I have a 2 1/2 yr. old Fridgidaire side by side refrigerator. Just recently the ice maker is only making a couple cubes at a time. It makes 8 cubes originally. I have full water pressure going into main line which is a plastic line with a filter on it. Line is not kinked. If filter was clogged I wouldn't have full water pressure. Then there's a line that goes up back of fridge to ice maker. Now this I'm not sure of, does water constantly come through that line or only when ice maker needs to fill? When I checked that line it was wet, but no water freely running through. Inside, water reservoir clear,little ice build up where water goes in, I removed. Can't find any clogged ice cubes, wheels turn when needed but only a few cubes are made. Any ideas?


----------



## hardwareman (Oct 9, 2010)

change the water valve


----------



## hardwareman (Oct 9, 2010)

first I should have asked you if you changed the filter inside the refrig??


----------



## turbokat (Jul 18, 2012)

NO, I have not changed filter in back of fridge, I'm still getting good supply of water in front. And I'm not exactly sure what valve you mean.


----------



## turbokat (Jul 18, 2012)

*Ice Maker*

I think my Ice Maker is possessed, LOL, Now it's making 6 cubes instead of 8. 6 is better than 3 or 4.This thing has messed with me many times before. What would cause it to work fine one minute and be crazy the next? It seems like it has a mind of it's own!!


----------



## hardwareman (Oct 9, 2010)

turbokat said:


> NO, I have not changed filter in back of fridge, I'm still getting good supply of water in front. And I'm not exactly sure what valve you mean.
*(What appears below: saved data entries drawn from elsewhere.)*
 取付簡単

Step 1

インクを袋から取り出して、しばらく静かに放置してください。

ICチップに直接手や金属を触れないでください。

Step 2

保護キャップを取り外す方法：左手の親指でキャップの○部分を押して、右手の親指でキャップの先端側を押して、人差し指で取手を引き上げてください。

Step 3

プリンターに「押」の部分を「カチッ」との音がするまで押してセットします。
I'm not talking about the filter in back of refrig, I'm talking about the filter INSIDE your refrig.


----------



## turbokat (Jul 18, 2012)

Sorry it's taken me a while computer problem. Anyway, yes, Iam talking about filter INSIDE the back of the fridge. Not the one outside of fridge that goes to water line. In these few days the thing is back to making cubes like crazy. I just don't understand what happens!


----------